Crunchy Asian Ramen Noodle Salad
This Crunchy Asian Ramen Noodle Salad combines crispy ramen noodles, fresh coleslaw mix, toasted almonds, sunflower seeds, and green onions in a tangy Asian-inspired dressing. Perfect for a quick lunch, picnic, or barbecue.
- 2 packages (3 oz) each ramen noodles (discard seasoning packets)
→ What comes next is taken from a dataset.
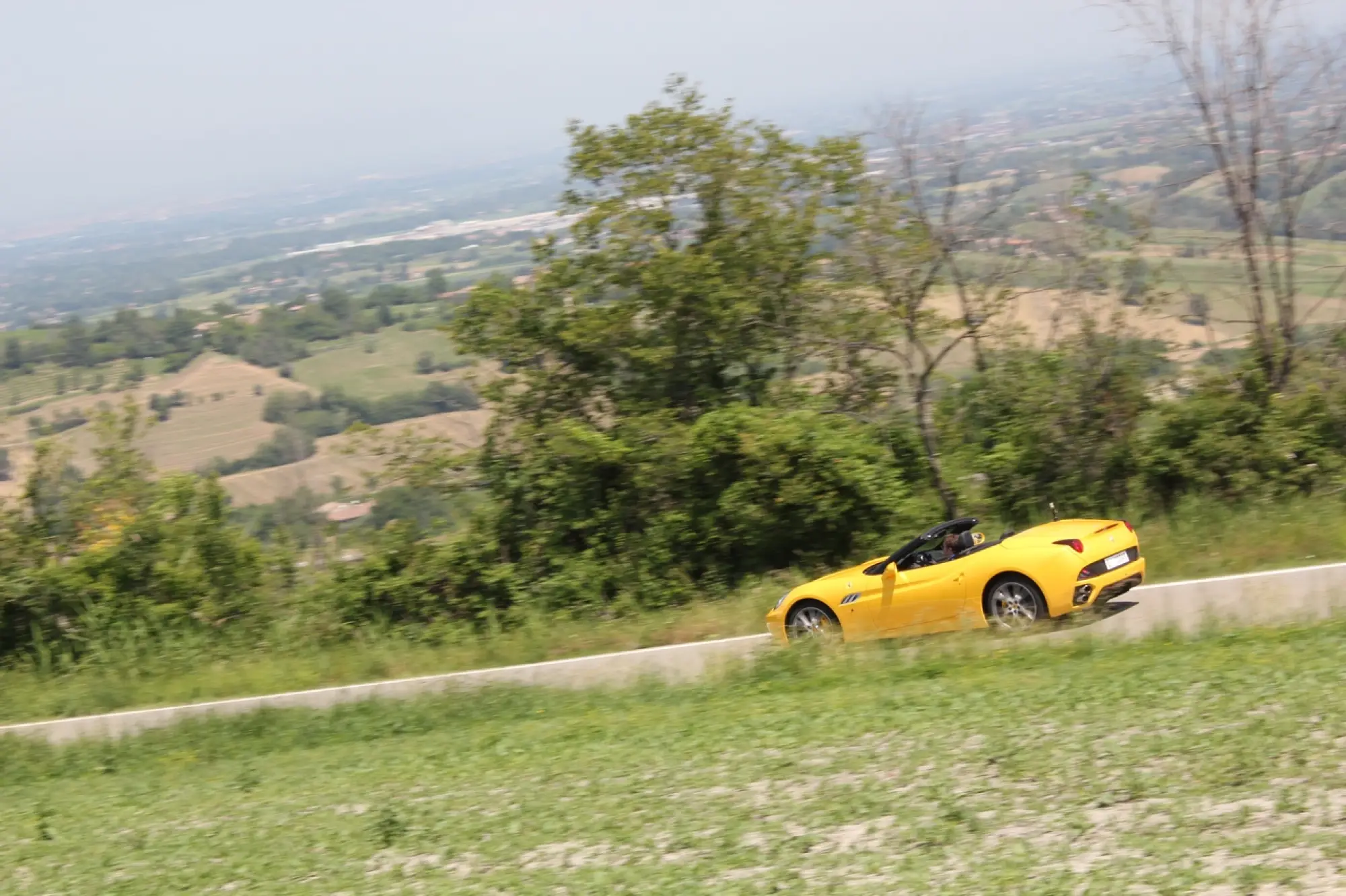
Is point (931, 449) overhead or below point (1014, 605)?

- 4 cups coleslaw mix shredded green and red cabbage, and carrots
- ½ cup sliced almonds toasted
- ⅓ cup sunflower seeds
- 4 green onions thinly sliced
- ¼ cup chopped fresh cilantro
- For the Dressing:
- ¼ cup olive oil
- ¼ cup rice vinegar
- 3 tbsp soy sauce
- 2 tbsp honey or sugar
- 1 tsp sesame oil
Break the uncooked ramen noodles into small pieces. Heat a dry skillet over medium heat and toast the noodles for 2-3 minutes until lightly golden. Let them cool completely.
In a large bowl, mix the coleslaw, toasted ramen noodles, sliced almonds, sunflower seeds, green onions, and cilantro. Toss gently to combine.
In a small bowl, whisk together olive oil, rice vinegar, soy sauce, honey (or sugar), and sesame oil until smooth.
Pour the dressing over the salad and toss gently to coat. Serve immediately for a crunchy texture or refrigerate for 15-20 minutes to let the flavors blend.